• Excerpted data:
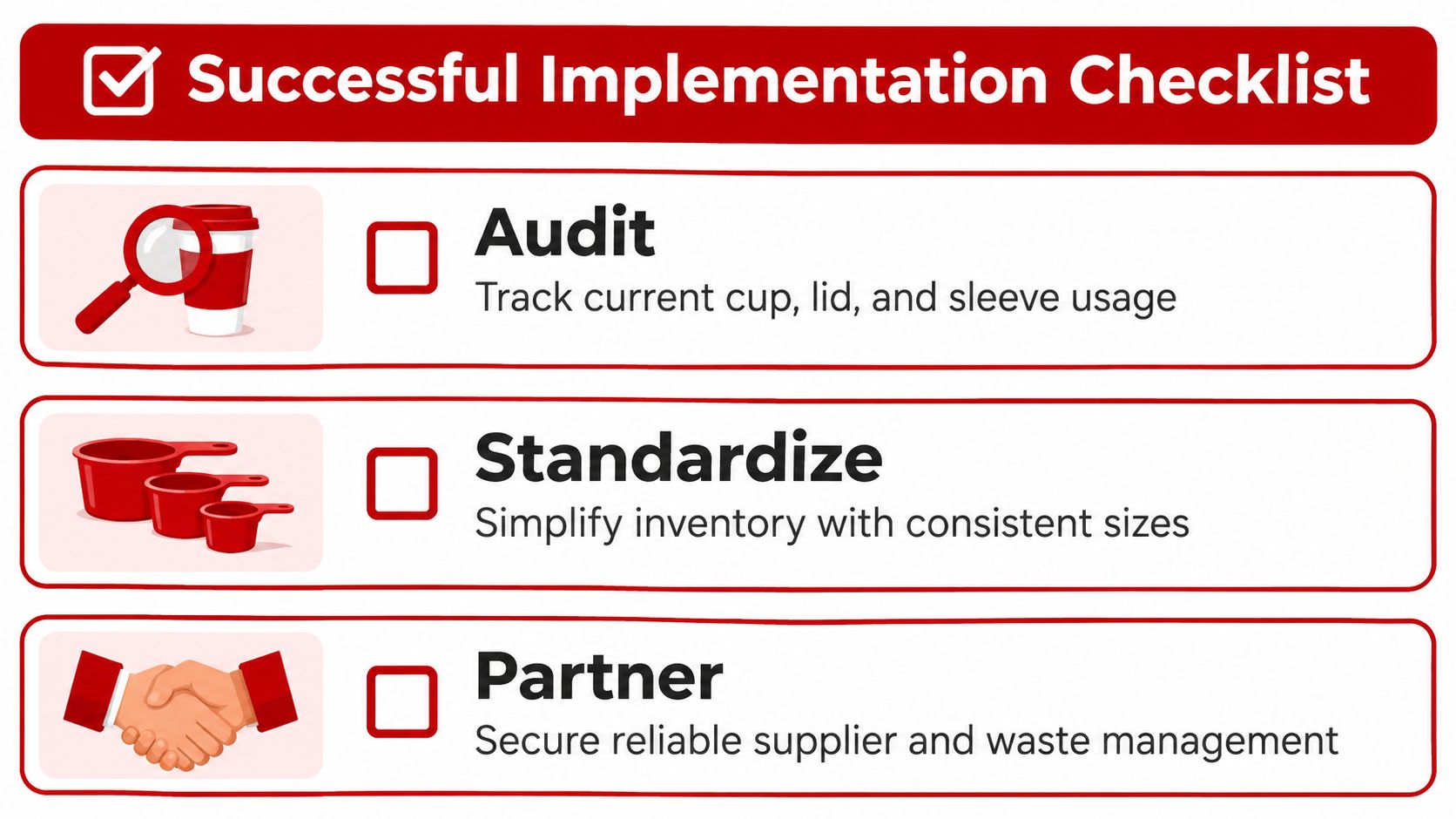 Successful Implementation Checklist

Audit
Track current cup, lid, and sleeve usage

Standardize
Simplify inventory with consistent sizes

Partner
Secure reliable supplier and waste management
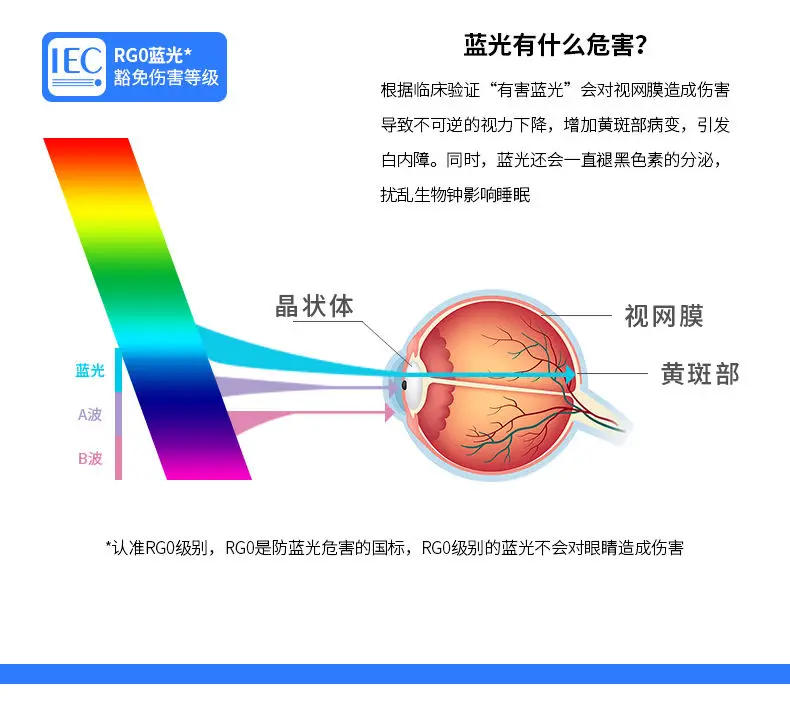 IEC RG0蓝光*
豁免伤害等级

蓝光有什么危害?

根据临床验证“有害蓝光”会对视网膜造成伤害导致不可逆的视力下降，增加黄斑部病变，引发白内障。同时，蓝光还会一直褪黑色素的分泌，扰乱生物钟影响睡眠

晶状体
视网膜
黄斑部
蓝光
A波
B波

*认准RG0级别，RG0是防蓝光危害的国标，RG0级别的蓝光不会对眼睛造成伤害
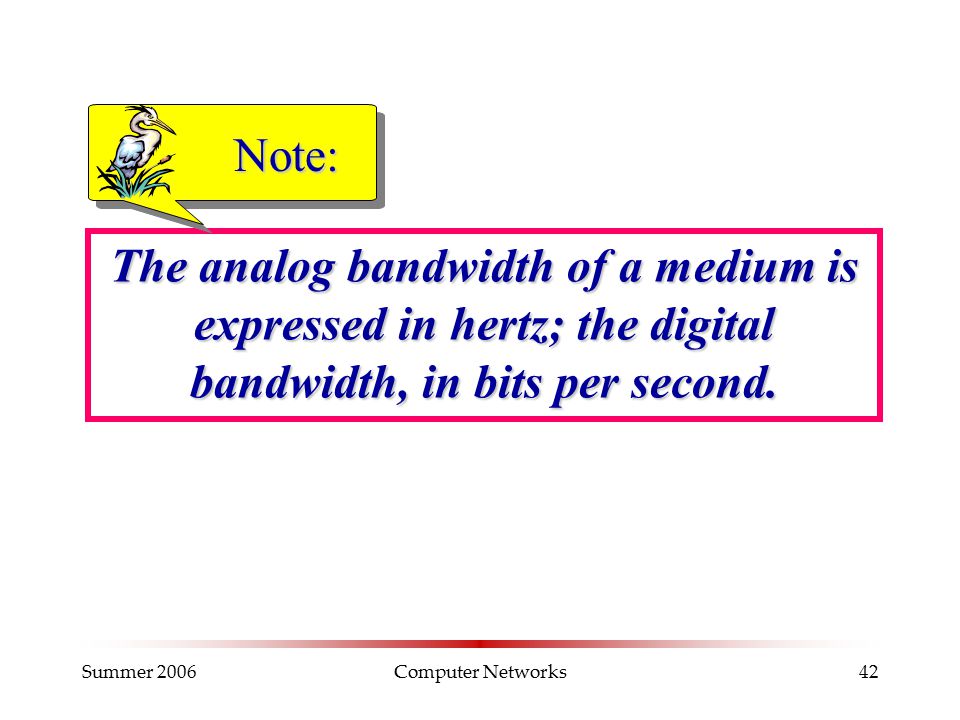 Note:

The analog bandwidth of a medium is expressed in hertz; the digital bandwidth, in bits per second.

Summer 2006 Computer Networks 42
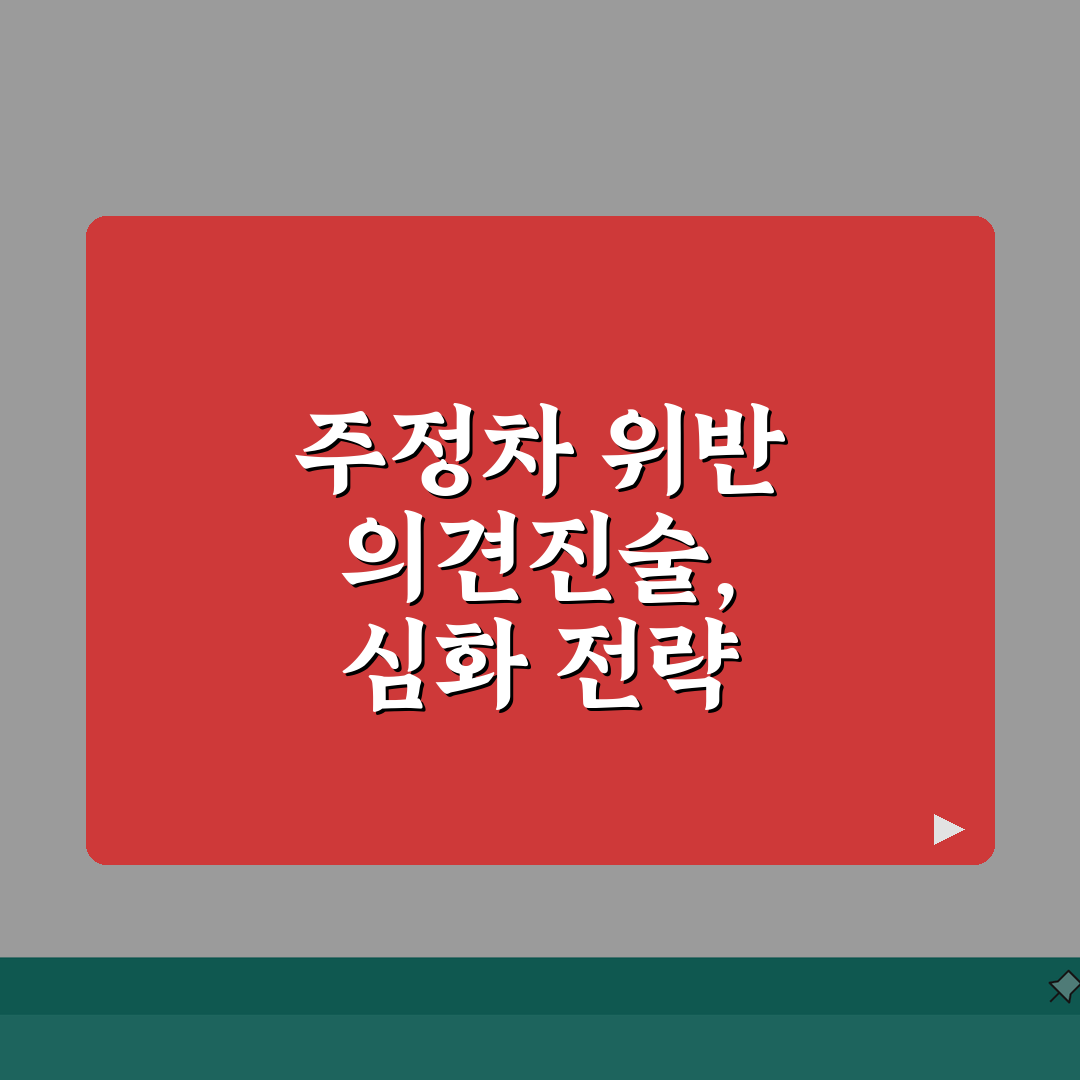 주정차 위반
의견진술,
심화 전략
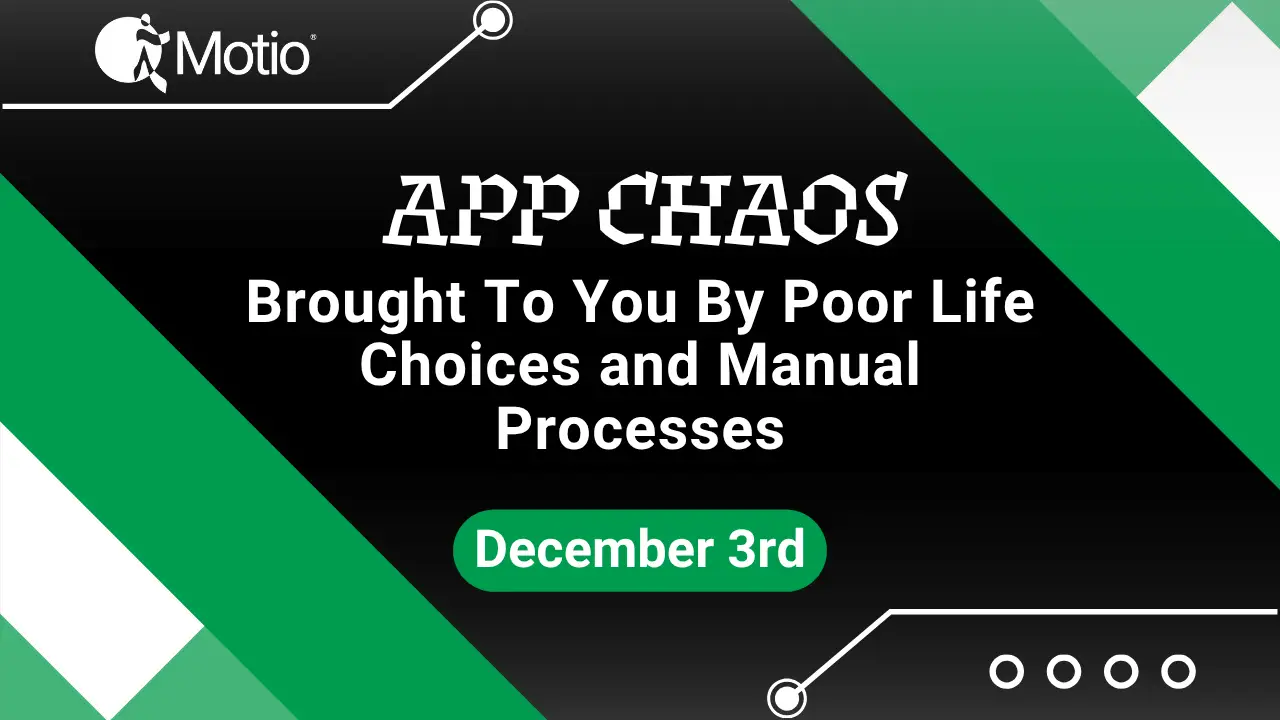 Motio®

APP CHAOS

Brought To You By Poor Life Choices and Manual Processes

December 3rd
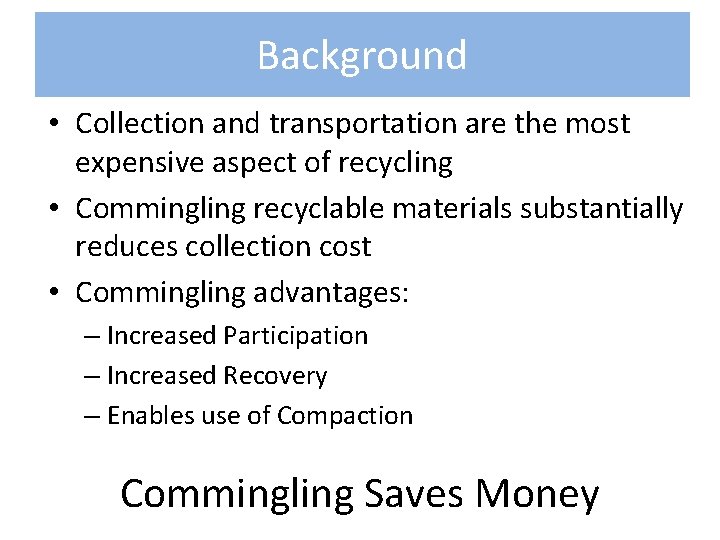 Background

• Collection and transportation are the most expensive aspect of recycling
• Commingling recyclable materials substantially reduces collection cost
• Commingling advantages:
– Increased Participation
– Increased Recovery
– Enables use of Compaction

Commingling Saves Money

• Exercise: Output every line of the records exactly, excluding all pictures.

• Solution for this exercise:
 Successful Implementation Checklist

Audit
Track current cup, lid, and sleeve usage

Standardize
Simplify inventory with consistent sizes

Partner
Secure reliable supplier and waste management
 IEC RG0蓝光*
豁免伤害等级

蓝光有什么危害?

根据临床验证“有害蓝光”会对视网膜造成伤害导致不可逆的视力下降，增加黄斑部病变，引发白内障。同时，蓝光还会一直褪黑色素的分泌，扰乱生物钟影响睡眠

晶状体
视网膜
黄斑部
蓝光
A波
B波

*认准RG0级别，RG0是防蓝光危害的国标，RG0级别的蓝光不会对眼睛造成伤害
 Note:

The analog bandwidth of a medium is expressed in hertz; the digital bandwidth, in bits per second.

Summer 2006 Computer Networks 42
 주정차 위반
의견진술,
심화 전략
 Motio®

APP CHAOS

Brought To You By Poor Life Choices and Manual Processes

December 3rd
 Background

• Collection and transportation are the most expensive aspect of recycling
• Commingling recyclable materials substantially reduces collection cost
• Commingling advantages:
– Increased Participation
– Increased Recovery
– Enables use of Compaction

Commingling Saves Money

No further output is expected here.